In Australia the maximum penalty for this is ten years imprisonment and/or a $450,000 fine.

Hollywood loves Insider Trading

The original Wall St movie with Gordon Gekko and Bud Fox was all about insider trading. The famous line “Greed, for lack of a better word, is good”, flags Gekko’s win at all cost’s mindset, though more insightful is the line “I only bet on sure things”.

At one point the FBI even used the Gekko character for an insider trading campaign.

More recently, if you’ve watched the fantastic series Billions with Bobby Axelrod and his hedge fund Axe Capital, when Dollar Bill says “I’m not uncertain” you know we’re entering insider trading territory.

But what about insider trading in the real world?

One of the best-known local examples involved a former NAB foreign exchange trader who received confidential information from a friend who worked at the Australian Bureau of Statistics. Armed with this information the trader turned an initial $1,000 investment into almost $7million dollars. He shared $20,000 with his friend for the information. He was convicted and received 7 years in jail. His friend 3 years and 3 months.

In the US, Wall Street Journal columnist R. Foster Winans was convicted in 1985 of giving information to two stockbrokers about stocks he was planning to write about in the Heard on the Street column. They used the information to make about $690,000. Winans’ cut was $31,000. Winans was sentenced to 18 months in prison.

And you might recall the style guru Martha Stewart did a jail stint in 2004. Whilst she wasn’t convicted of insider trading, it was related to an insider trading case – she sold stock seemingly based on some bad regulatory news that wasn’t yet publicly available.

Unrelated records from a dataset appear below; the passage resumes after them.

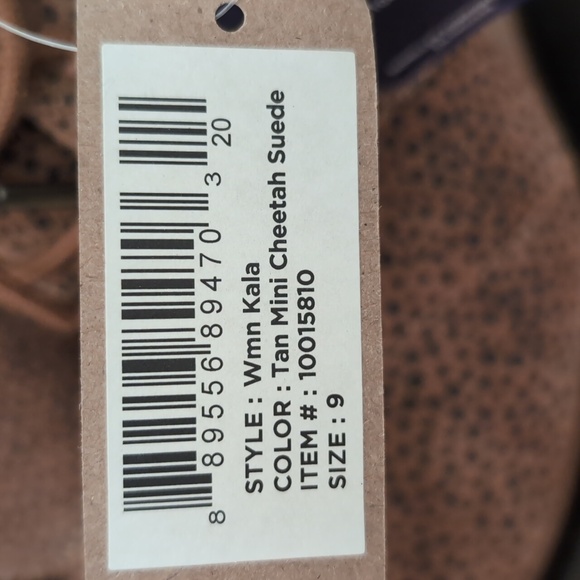 TOMS Cheetah Suede Booties NWT! - Picture 3 of 8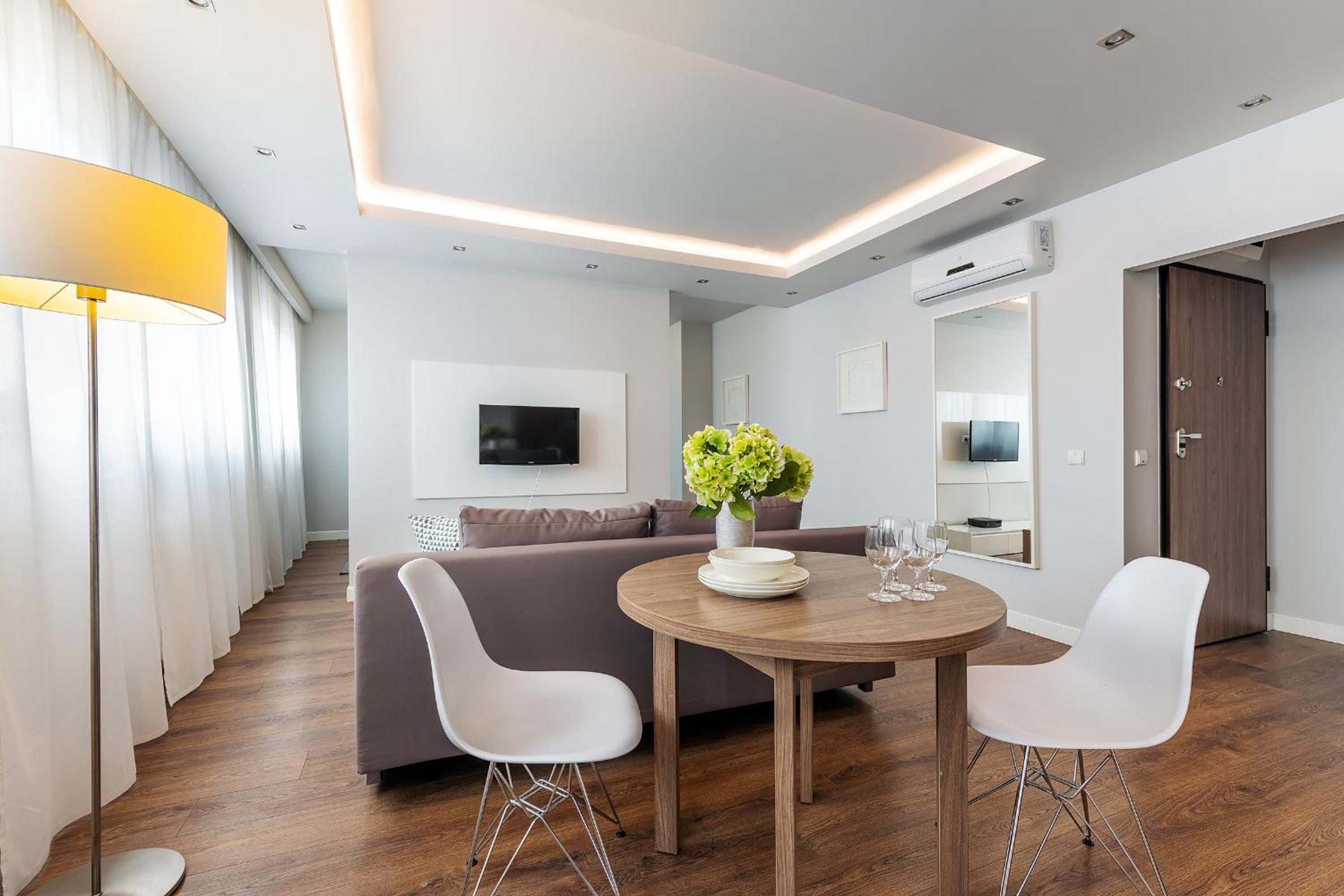 One-Bedroom Apartment - Photo 3
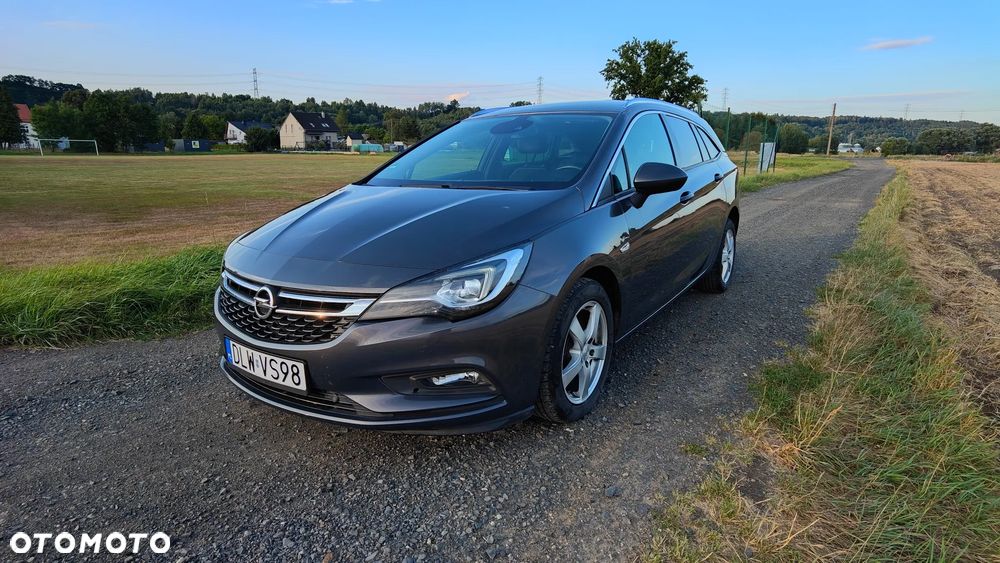 Opel Astra 1.6 CDTI Enjoy - 1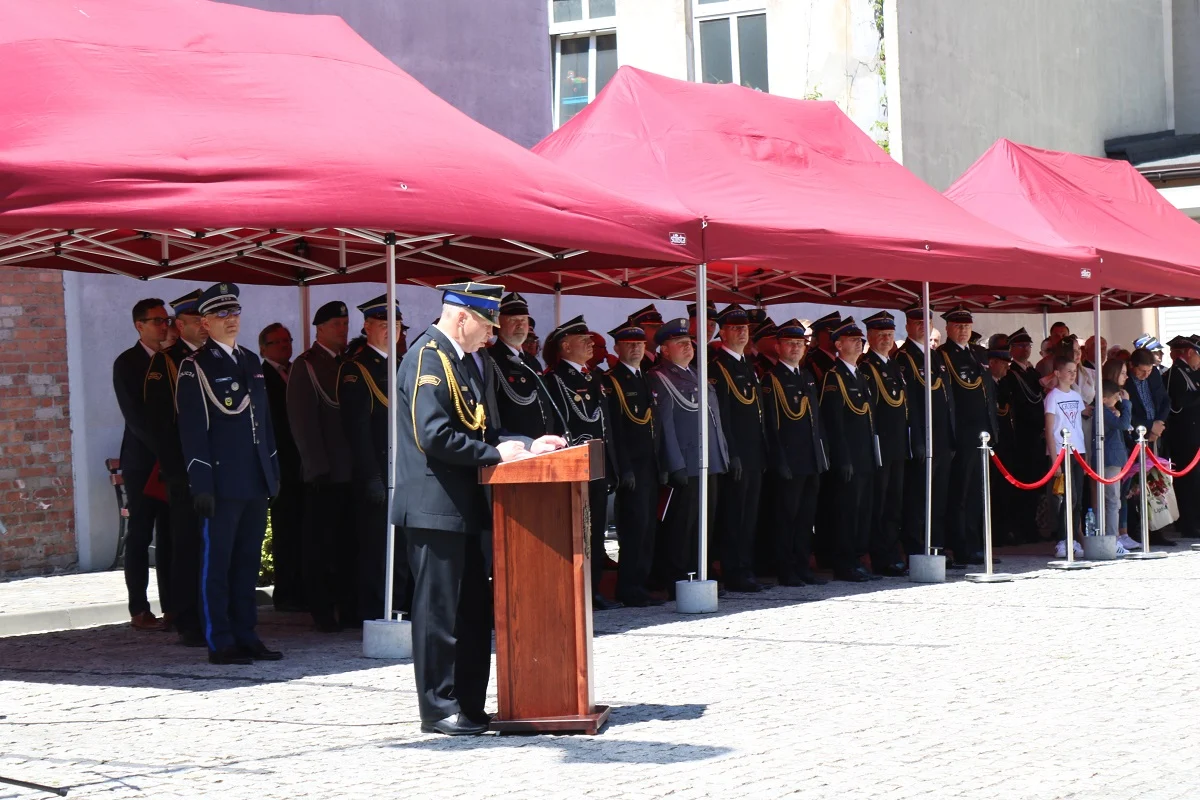Uroczysty apel z okazji Obchodów Dnia Strażaka [ZDJĘCIA]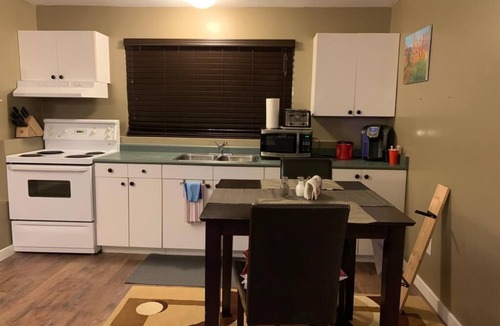 Upper Ten Oaks House | Welcome to Our Sandy Hill Guest Suite in East Abbotsford!
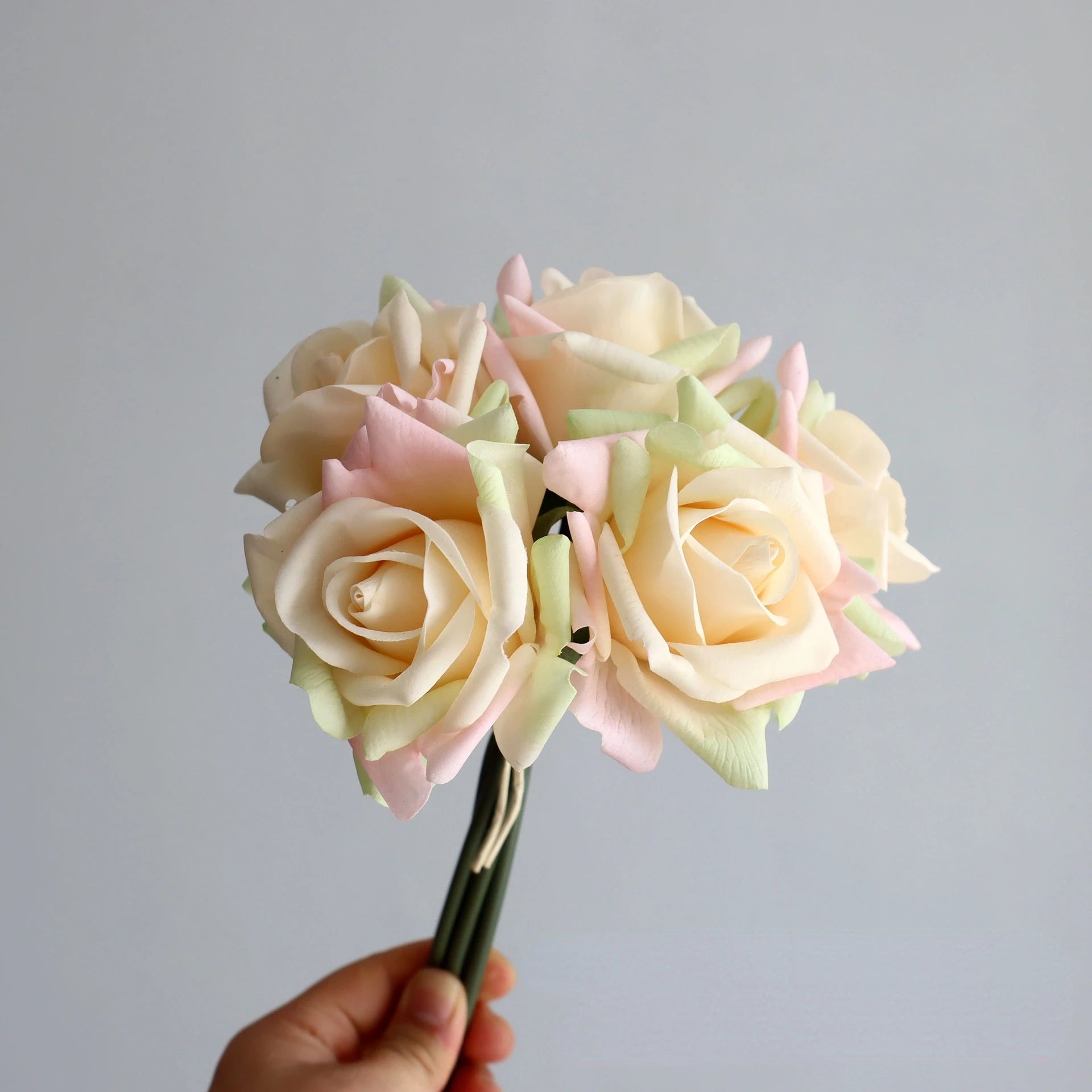 bouquet de roses artificielles à bords bouclés pour mariage et décoration - vue 10 sur 14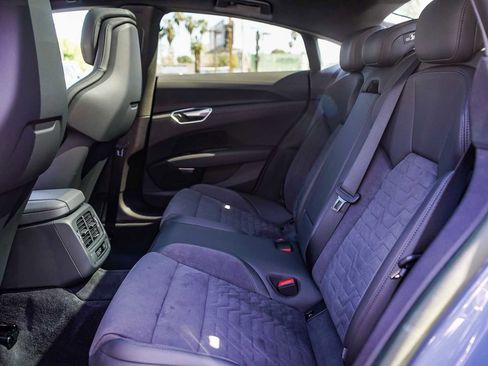 Used 2023 Audi e-tron GT Premium Plus image 18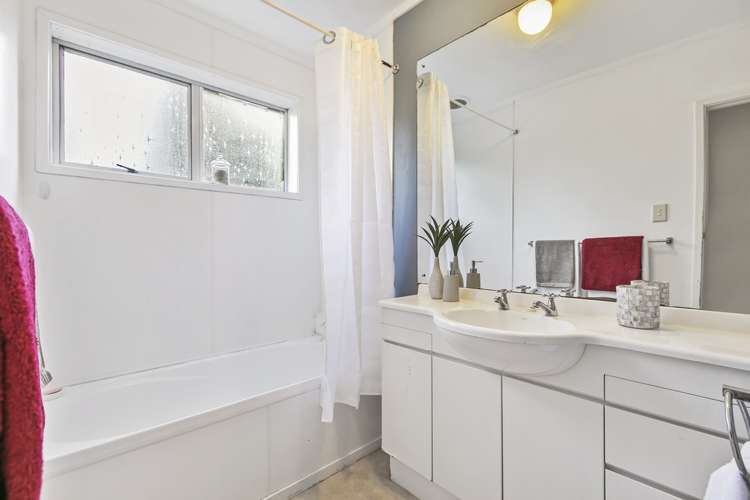 7a South Lynn Road Titirangi_12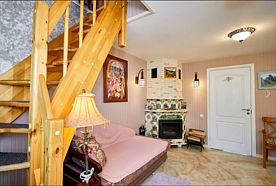 Номер Москва в тереме Красный угол Дуплекс с балконом и с красивым видом из окна, Гостевой дом Тригорская, 1, Пушкинские Горы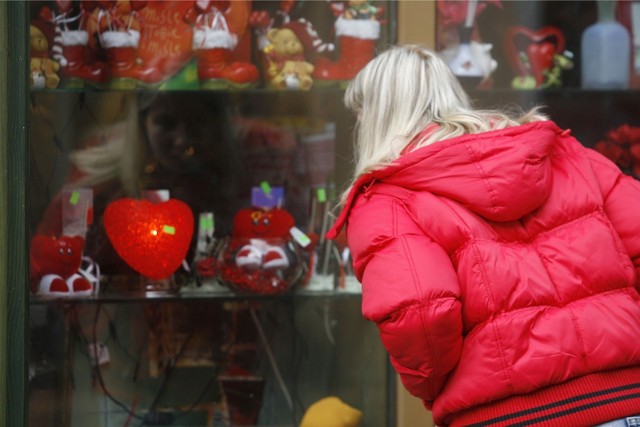 Szukasz pomysłu na prezent na walentynki dla niego? Sprawdź pomysły na prezent na walentynki dla faceta.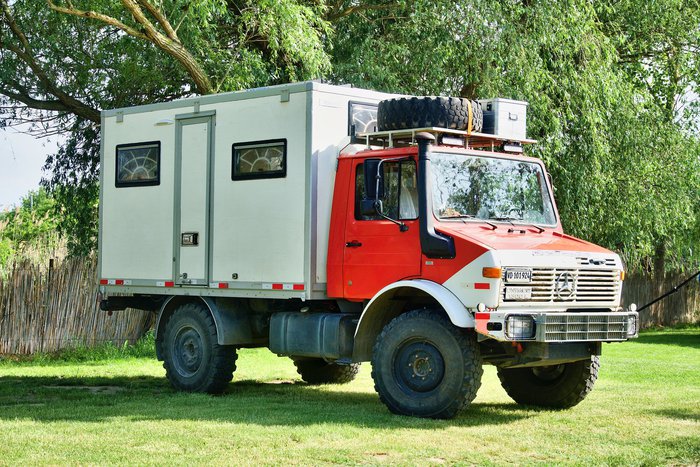 camper-g5738c22ed_1920.jpg
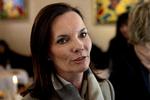 Janni Spies havde i løbet af de sidste dage afvist at udtale sig til pressen, og derfor valgte hun i dag at holde et pressemøde på en cafe i København. 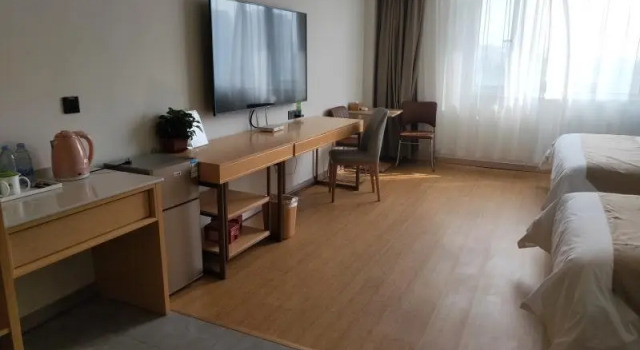 GreenTree Inn Dezhou Bus Station Train Station Express Hotel, Prenota Hotel Hotel a Shandong con parcheggio, Parcheggio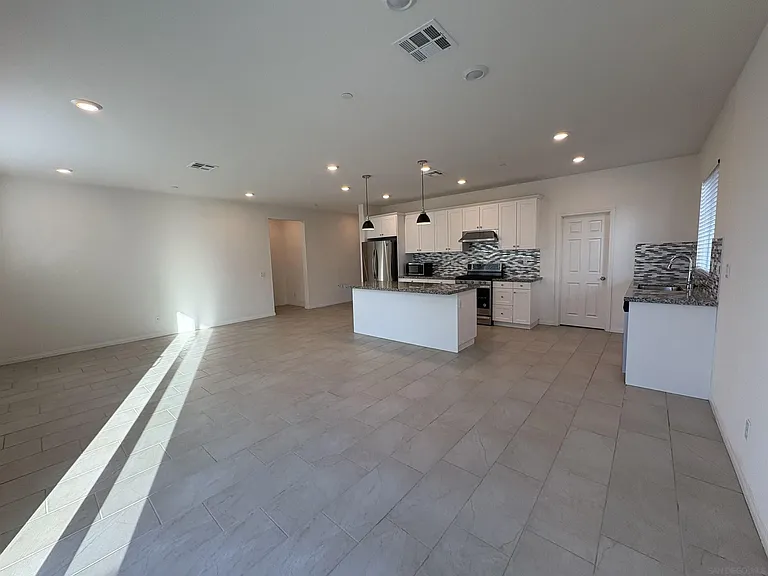 420 Appleton Way — Photo 9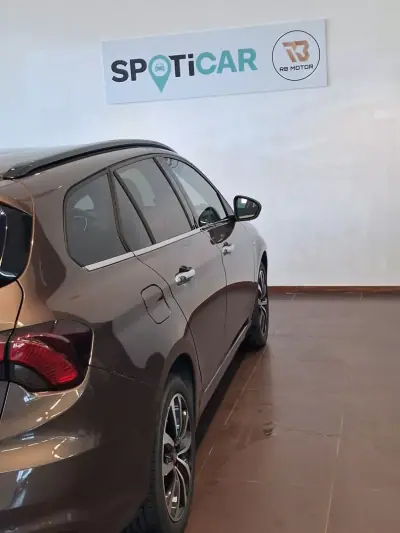 Fiat Tipo Station Wagon 2018 - 11900 EUR, 91900 km - AUTO.MOTO.pt - 91900km - foto 11 de 31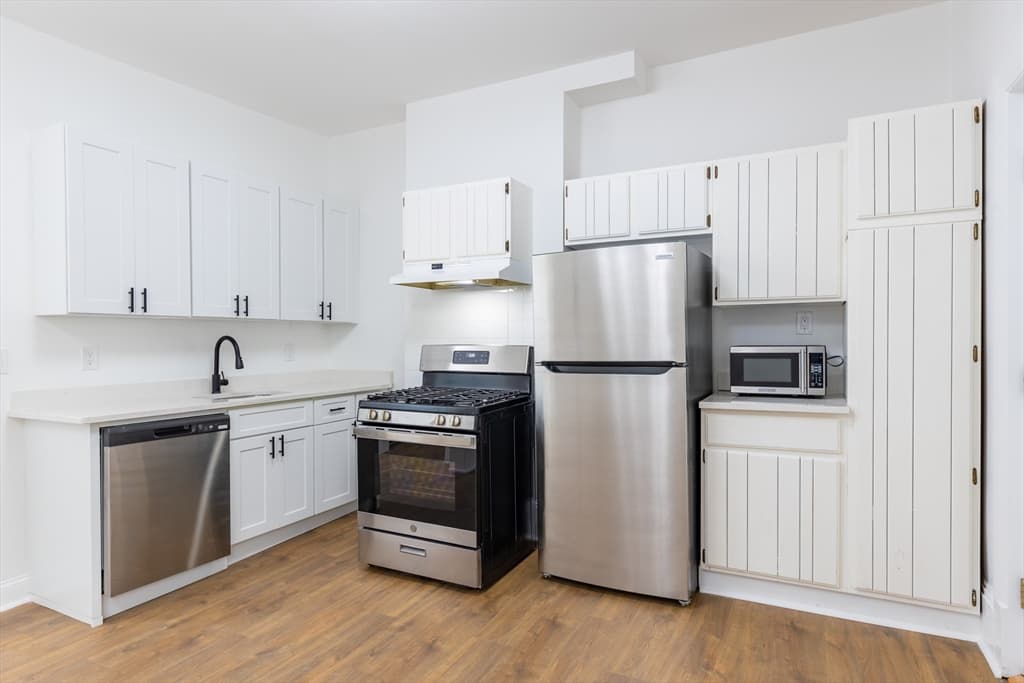 3 Family at 595 East 5th Street, Boston MA 02127, Boston, photo 5 of 26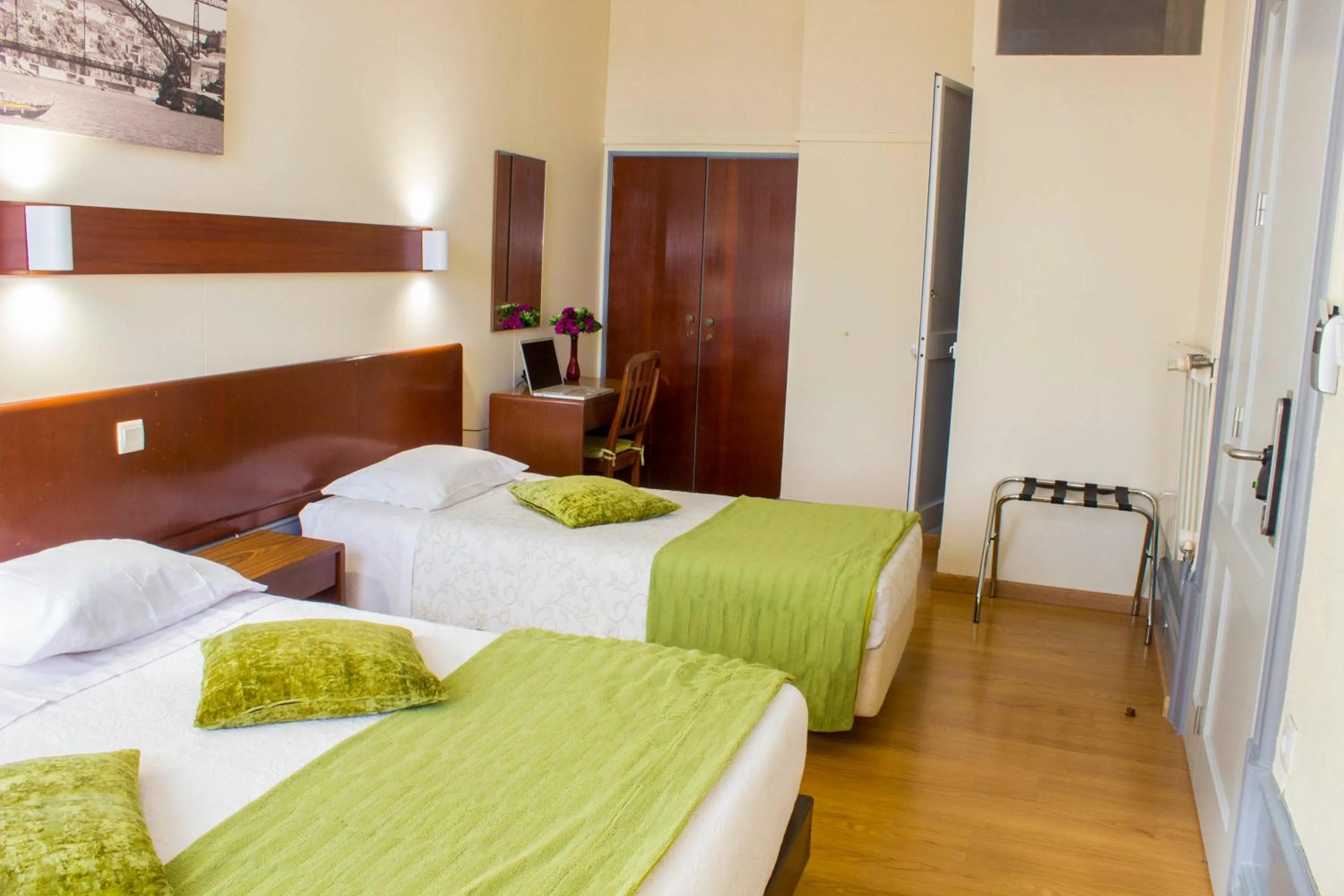 Bedroom, Bed in Hotel Estoril Porto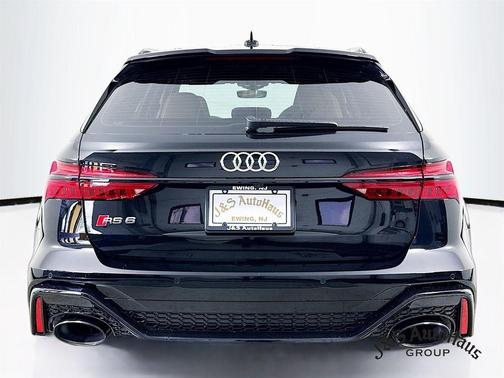 Mythos Black Metallic 2025 Audi RS 6 Avant 4.0T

In 2010 one of the most successful hedge funds SAC Capital pleaded guilty to allowing insider trading for more than a decade – paying a $1.8billion fine. Several key traders at the firm were also convicted.

An interesting case went to the High Court in 2012. It involved a question of whether someone can be guilty of insider trading if the underlying information is in fact false. Here it seems a managing director indicated to an associate that his company’s profits would be far greater than the market expected. Armed with this tip, the associate and a friend bought shares heavily. The information from the managing director turned out to be false, but the High Court found that the associate and his friend were guilty of insider trading none-the-less.

Insider trading is not a victimless crime. In any trade, there is always someone else on the other side of the transaction. When one person gains from trading with inside information, someone else misses out on profits they would have enjoyed had they been aware of that information.

Insider trading is also nothing new. Way back in 1929, the head of Chase National Bank, Albert Wiggin, shorted 40,000 shares in his own company, making $4million as the market crashed. He broke no laws at the time. However public outcry resulted in him forgoing his $100,000 per year retirement pension.

We’ll probably never know if we’re the victims of insider trading. But the very fact we have regulators monitoring for this activity, and gaining the odd conviction, is a positive for us all. It provides an even playing field for all investors and is a reason to invest in well-regulated markets.